Jockey Martin Harley breaks bone in neck after horror fall



LETTERKENNY jockey Martin Harley suffered a broken bone in his neck after suffering a crashing fall at Lingfield this afternoon.

Harley will be out of action ‘for a good few months’ and will now miss most of the 2014 flat racing season.


Harley took a bad fall off Red Art in the closing stages of the Ladbrokes Mobile Handicap over seven furlongs.

The 24-year old was taken to East Surrey Hospital for what were said to be ‘precautionary x-rays following the shuddering fall, which left him concussed, although he was fully conscious when transferred to East Surrey Hosopital.

The course’s medical officer, Peter Magauran, medical officer at Lingfield, confirmed that Harley, recently appointed as Marco Botti’s stable jockey in Newmarket, had suffered ‘significant bone injuries to his neck and ribs’.

Mr Magauran said: “It’s now being discussed whether to transfer him to St George’s Hospital in Tooting in London where they have a specialist neurology unit. I would say he it will be a good few months before he makes a full recovery.”

The news is a devastating blow for Harley, who was due to saddle Mount Athos in the Dubai Sheema Classic at Meydan on Saturday week.

Racing at the venue was delayed for almost two hours after the crashing fall.

Five-year Red Art was fatally wounded after clipping heels and landed nose first on the polytrack when Harley sought a way through inside the final 200 years, but was pipped by winner Presumido and runner-up Alnoomaas.


Red Art was sent off as the 7-4 favourite having been heavily back in from 16-1 last night and was one of a quartet of fancied mounts for Tony Newcombe.

Neil MacKenzie Ross, the Clerk of the Course at Lingfield Park, said: “Martin was conscious when they put him on the stretcher after his fall and he has gone off for some precautionary checks.”

Harley was due to have seven mounts today, five at Lingfield with another two at Kempton.

His mount in the first at Linfield, Daniel Thomas, failed to kick despite being the well-backed 2-1 favourite.

His next race was to be in the 3.30 aboard Dorback, but the horse was taken out of five-furlong event.

The events in the 7f handicap brought a dark cloud on a day’s racing that had been subject to
intense attention, after racing authorities were made aware of a possible betting coup at two meetings – Lingfield and Kempton.

Bookmakers offered starting price odds only on the races in question after odds on four runners from Newcombe’s yard were slashed massively, as well as Stephen Arnold-owen horses from the
Ann Stokell stable.

Harley was set to saddle four of those mounts, including Daniel Thomas.

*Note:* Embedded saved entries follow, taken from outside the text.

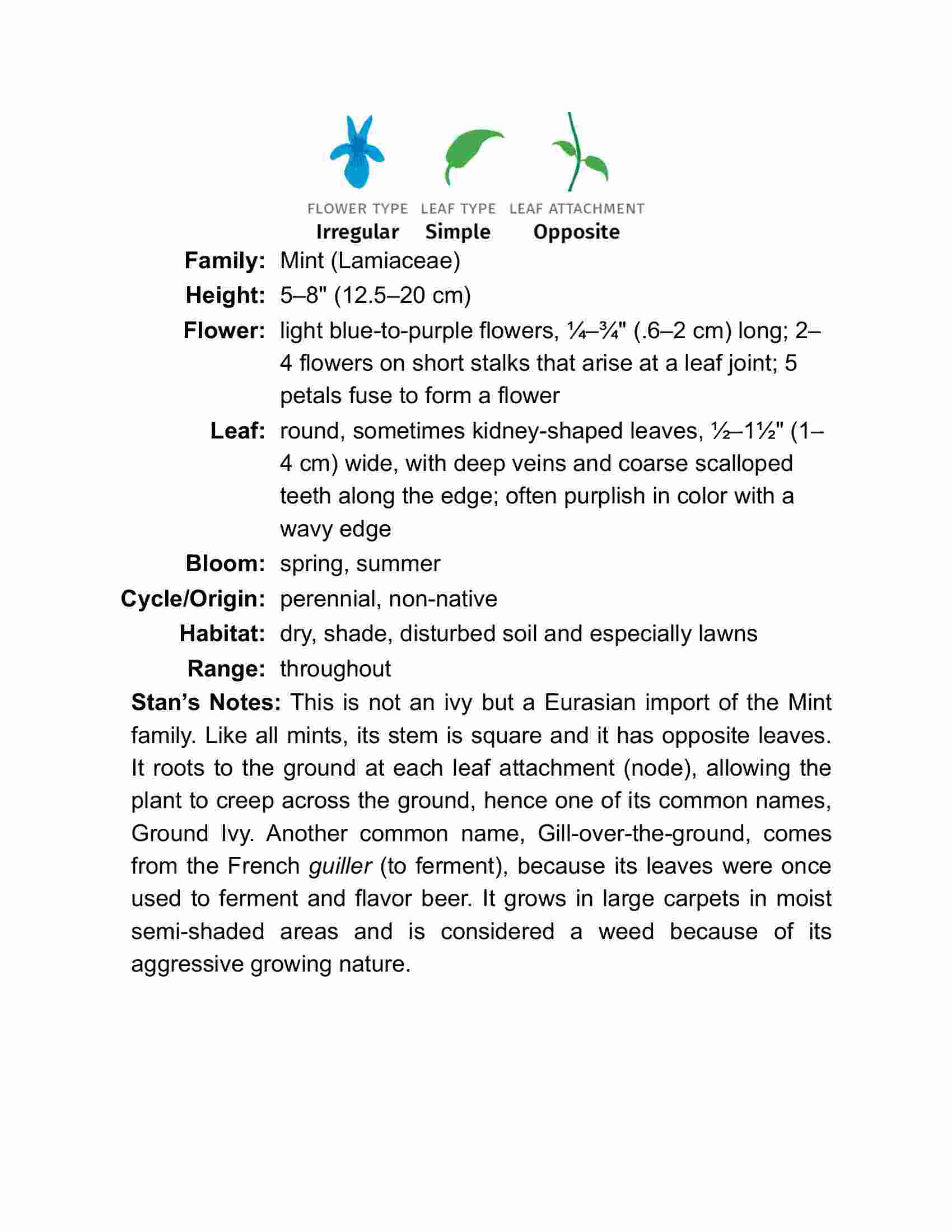 FLOWER TYPE
Irregular

LEAF TYPE
Simple

LEAF ATTACHMENT
Opposite

Family: Mint (Lamiaceae)

Height: 5–8" (12.5–20 cm)

Flower: light blue-to-purple flowers, ¼–¾" (.6–2 cm) long; 2–4 flowers on short stalks that arise at a leaf joint; 5 petals fuse to form a flower

Leaf: round, sometimes kidney-shaped leaves, ½–1½" (1–4 cm) wide, with deep veins and coarse scalloped teeth along the edge; often purplish in color with a wavy edge

Bloom: spring, summer

Cycle/Origin: perennial, non-native

Habitat: dry, shade, disturbed soil and especially lawns

Range: throughout

Stan's Notes: This is not an ivy but a Eurasian import of the Mint family. Like all mints, its stem is square and it has opposite leaves. It roots to the ground at each leaf attachment (node), allowing the plant to creep across the ground, hence one of its common names, Ground Ivy. Another common name, Gill-over-the-ground, comes from the French guiller (to ferment), because its leaves were once used to ferment and flavor beer. It grows in large carpets in moist semi-shaded areas and is considered a weed because of its aggressive growing nature.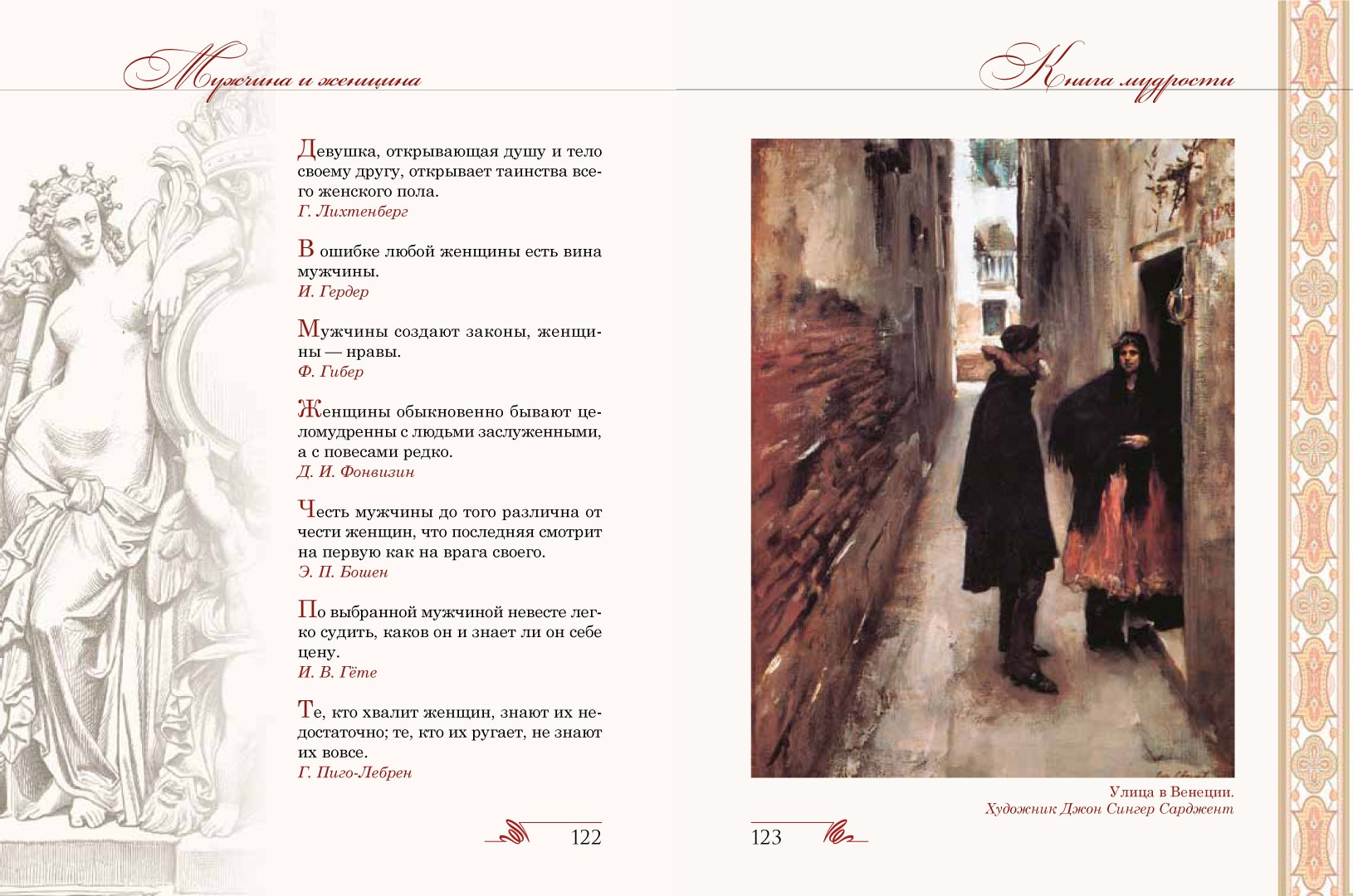 Мужчина и женщина

Девушка, открывающая душу и тело своему другу, открывает таинства всего женского пола.
Г. Лихтенберг

В ошибке любой женщины есть вина мужчины.
И. Гердер

Мужчины создают законы, женщины — нравы.
Ф. Гибер

Женщины обыкновенно бывают целомудренны с людьми заслуженными, а с повесами редко.
Д. И. Фонвизин

Честь мужчины до того различна от чести женщин, что последняя смотрит на первую как на врага своего.
Э. П. Бошен

По выбранной мужчиной невесте легко судить, каков он и знает ли он себе цену.
И. В. Гёте

Те, кто хвалит женщин, знают их недостаточно; те, кто их ругает, не знают их вовсе.
Г. Пиго-Лебрен

122

Книга мудрости

Улица в Венеции.
Художник Джон Сингер Сарджент

123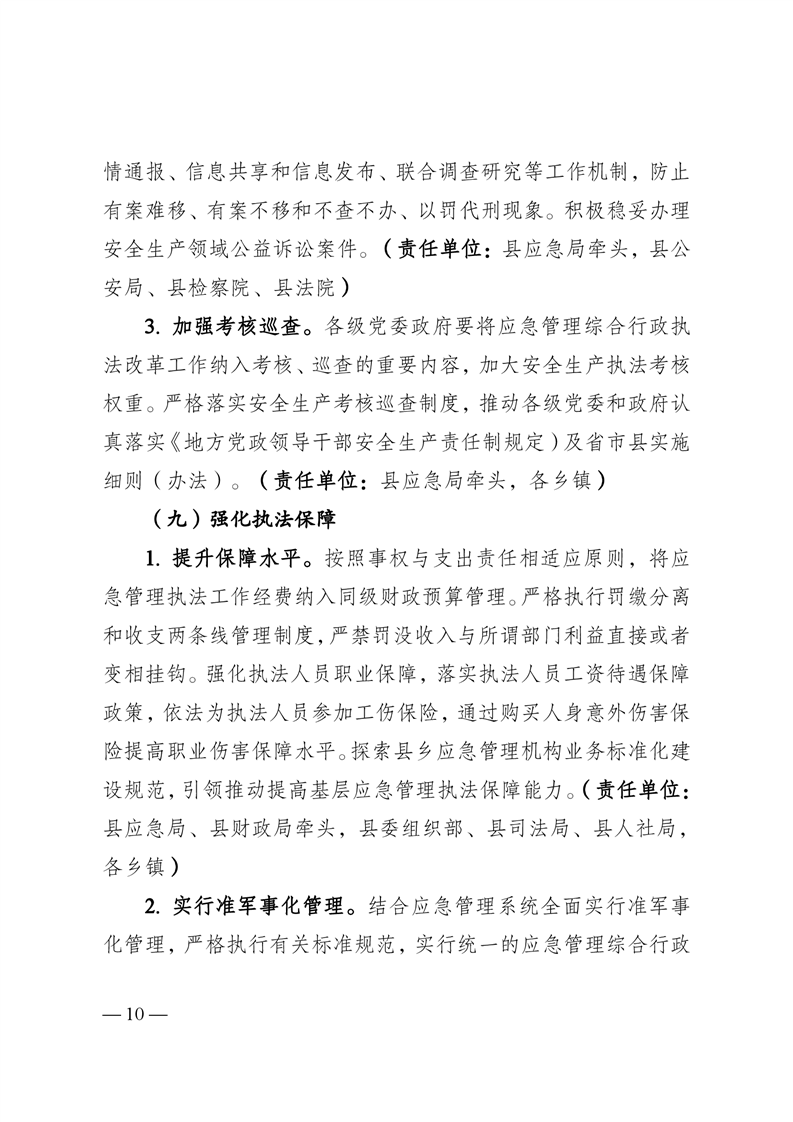 情通报、信息共享和信息发布、联合调查研究等工作机制，防止有案难移、有案不移和不查不办、以罚代刑现象。积极稳妥办理安全生产领域公益诉讼案件。（责任单位：县应急局牵头，县公安局、县检察院、县法院）

3. 加强考核巡查。各级党委政府要将应急管理综合行政执法改革工作纳入考核、巡查的重要内容，加大安全生产执法考核权重。严格落实安全生产考核巡查制度，推动各级党委和政府认真落实《地方党政领导干部安全生产责任制规定）及省市县实施细则（办法）。（责任单位：县应急局牵头，各乡镇）

（九）强化执法保障

1. 提升保障水平。按照事权与支出责任相适应原则，将应急管理执法工作经费纳入同级财政预算管理。严格执行罚缴分离和收支两条线管理制度，严禁罚没收入与所谓部门利益直接或者变相挂钩。强化执法人员职业保障，落实执法人员工资待遇保障政策，依法为执法人员参加工伤保险，通过购买人身意外伤害保险提高职业伤害保障水平。探索县乡应急管理机构业务标准化建设规范，引领推动提高基层应急管理执法保障能力。（责任单位：县应急局、县财政局牵头，县委组织部、县司法局、县人社局，各乡镇）

2. 实行准军事化管理。结合应急管理系统全面实行准军事化管理，严格执行有关标准规范，实行统一的应急管理综合行政

— 10 —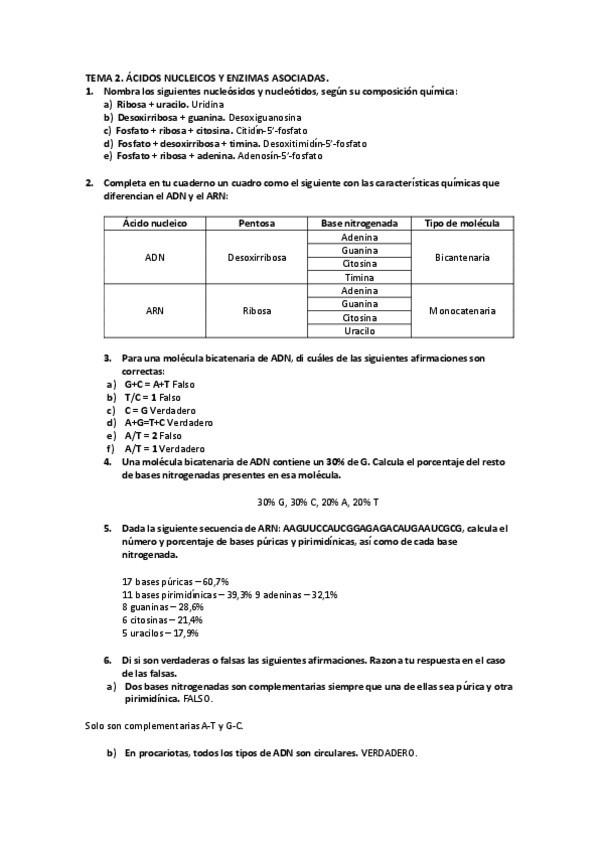 TEMA 2. ÁCIDOS NUCLEICOS Y ENZIMAS ASOCIADAS.
1. Nombra los siguientes nucleósidos y nucleótidos, según su composición química:
a) Ribosa + uracilo. Uridina
b) Desoxirribosa + guanina. Desoxiguanosina
c) Fosfato + ribosa + citosina. Citidín-5'-fosfato
d) Fosfato + desoxirribosa + timina. Desoxitimidín-5'-fosfato
e) Fosfato + ribosa + adenina. Adenosín-5'-fosfato

2. Completa en tu cuaderno un cuadro como el siguiente con las características químicas que diferencian el ADN y el ARN:

| Ácido nucleico | Pentosa | Base nitrogenada | Tipo de molécula |
|---|---|---|---|
| ADN | Desoxirribosa | Adenina | Bicantenaria |
| | | Guanina | |
| | | Citosina | |
| | | Timina | |
| ARN | Ribosa | Adenina | Monocatenaria |
| | | Guanina | |
| | | Citosina | |
| | | Uracilo | |

3. Para una molécula bicatenaria de ADN, di cuáles de las siguientes afirmaciones son correctas:
a) G+C = A+T Falso
b) T/C = 1 Falso
c) C = G Verdadero
d) A+G=T+C Verdadero
e) A/T = 2 Falso
f) A/T = 1 Verdadero
4. Una molécula bicatenaria de ADN contiene un 30% de G. Calcula el porcentaje del resto de bases nitrogenadas presentes en esa molécula.

30% G, 30% C, 20% A, 20% T

5. Dada la siguiente secuencia de ARN: AAGUUCCAUCGGAGAGACAUGAAUCGCG, calcula el número y porcentaje de bases púricas y pirimidínicas, así como de cada base nitrogenada.

17 bases púricas – 60,7%
11 bases pirimidínicas – 39,3% 9 adeninas – 32,1%
8 guaninas – 28,6%
6 citosinas – 21,4%
5 uracilos – 17,9%

6. Di si son verdaderas o falsas las siguientes afirmaciones. Razona tu respuesta en el caso de las falsas.
a) Dos bases nitrogenadas son complementarias siempre que una de ellas sea púrica y otra pirimidínica. FALSO.

Solo son complementarias A-T y G-C.

b) En procariotas, todos los tipos de ADN son circulares. VERDADERO.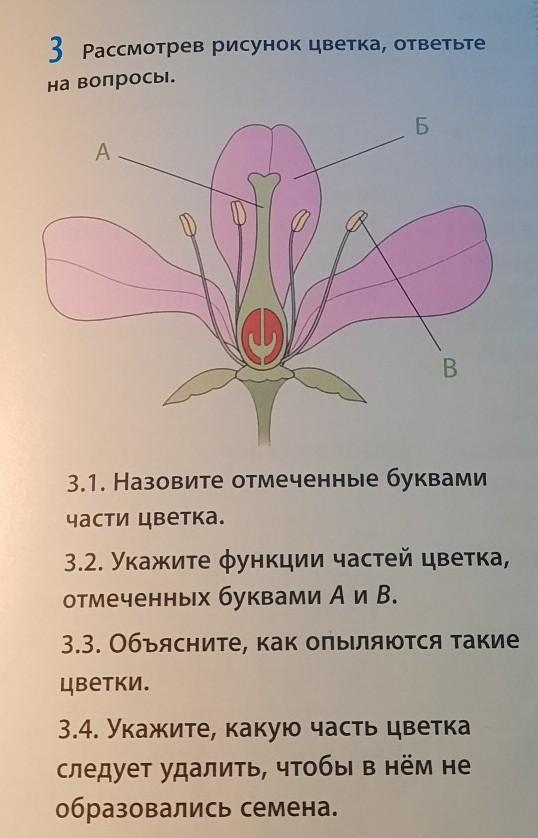 3 Рассмотрев рисунок цветка, ответьте на вопросы.

А

Б

В

3.1. Назовите отмеченные буквами части цветка.

3.2. Укажите функции частей цветка, отмеченных буквами А и В.

3.3. Объясните, как опыляются такие цветки.

3.4. Укажите, какую часть цветка следует удалить, чтобы в нём не образовались семена.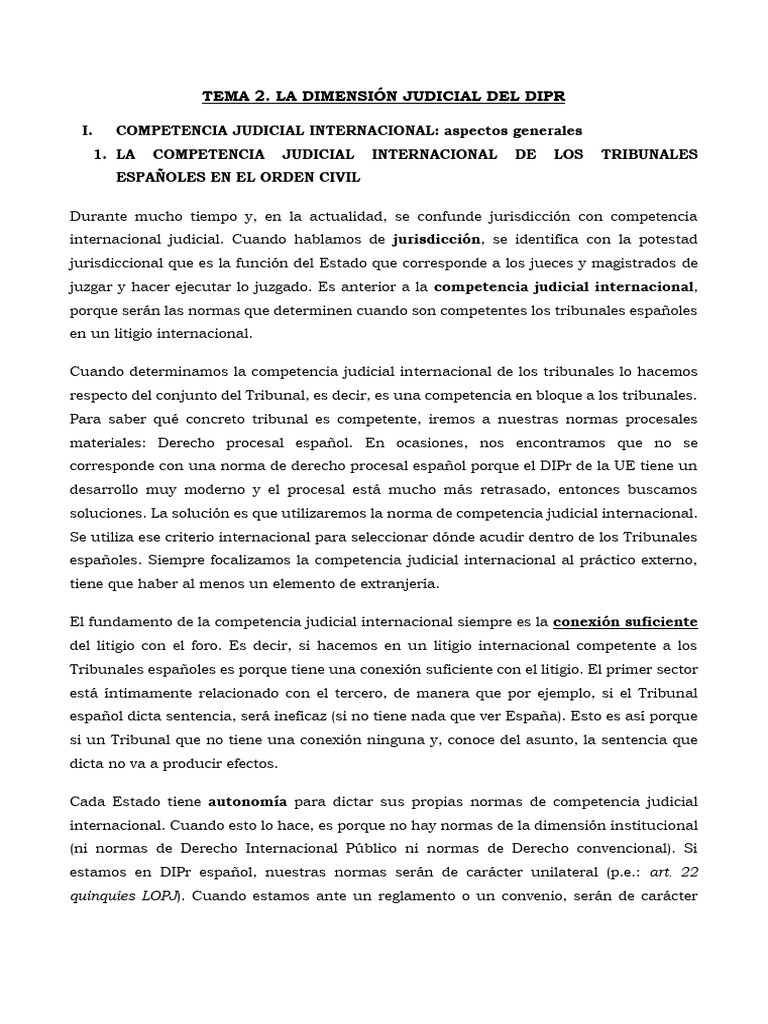 TEMA 2. LA DIMENSIÓN JUDICIAL DEL DIPR

I. COMPETENCIA JUDICIAL INTERNACIONAL: aspectos generales

1. LA COMPETENCIA JUDICIAL INTERNACIONAL DE LOS TRIBUNALES ESPAÑOLES EN EL ORDEN CIVIL

Durante mucho tiempo y, en la actualidad, se confunde jurisdicción con competencia internacional judicial. Cuando hablamos de jurisdicción, se identifica con la potestad jurisdiccional que es la función del Estado que corresponde a los jueces y magistrados de juzgar y hacer ejecutar lo juzgado. Es anterior a la competencia judicial internacional, porque serán las normas que determinen cuando son competentes los tribunales españoles en un litigio internacional.

Cuando determinamos la competencia judicial internacional de los tribunales lo hacemos respecto del conjunto del Tribunal, es decir, es una competencia en bloque a los tribunales. Para saber qué concreto tribunal es competente, iremos a nuestras normas procesales materiales: Derecho procesal español. En ocasiones, nos encontramos que no se corresponde con una norma de derecho procesal español porque el DIPr de la UE tiene un desarrollo muy moderno y el procesal está mucho más retrasado, entonces buscamos soluciones. La solución es que utilizaremos la norma de competencia judicial internacional. Se utiliza ese criterio internacional para seleccionar dónde acudir dentro de los Tribunales españoles. Siempre focalizamos la competencia judicial internacional al práctico externo, tiene que haber al menos un elemento de extranjería.

El fundamento de la competencia judicial internacional siempre es la conexión suficiente del litigio con el foro. Es decir, si hacemos en un litigio internacional competente a los Tribunales españoles es porque tiene una conexión suficiente con el litigio. El primer sector está íntimamente relacionado con el tercero, de manera que por ejemplo, si el Tribunal español dicta sentencia, será ineficaz (si no tiene nada que ver España). Esto es así porque si un Tribunal que no tiene una conexión ninguna y, conoce del asunto, la sentencia que dicta no va a producir efectos.

Cada Estado tiene autonomía para dictar sus propias normas de competencia judicial internacional. Cuando esto lo hace, es porque no hay normas de la dimensión institucional (ni normas de Derecho Internacional Público ni normas de Derecho convencional). Si estamos en DIPr español, nuestras normas serán de carácter unilateral (p.e.: art. 22 quinquies LOPJ). Cuando estamos ante un reglamento o un convenio, serán de carácter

The others in question were Decent Fella in the 4.40 (backed into 2/1), We Have a Dream in the 6.40 (backed into 3/1 from 9/1) and Brown Pete in the 9.10 (into 1/2 having been available at 6/1 early this morning).

“The BHA (British Horseracing Authority) alerted the Gambling Commission to the possibility of a complex betting-related issue involving races at Lingfield and Kempton,” said Robin Mounsey, the BHA media manager.

“The BHA’s internal monitoring and intelligence networks gathered the information and acted positively once verified and these actions alerted the betting industry in order that bookmakers were able to act in a manner they felt appropriate.

“The action taken reflects our immediate priority in these situations which is to protect both the integrity and reputation of the sport and the interests of the betting public.”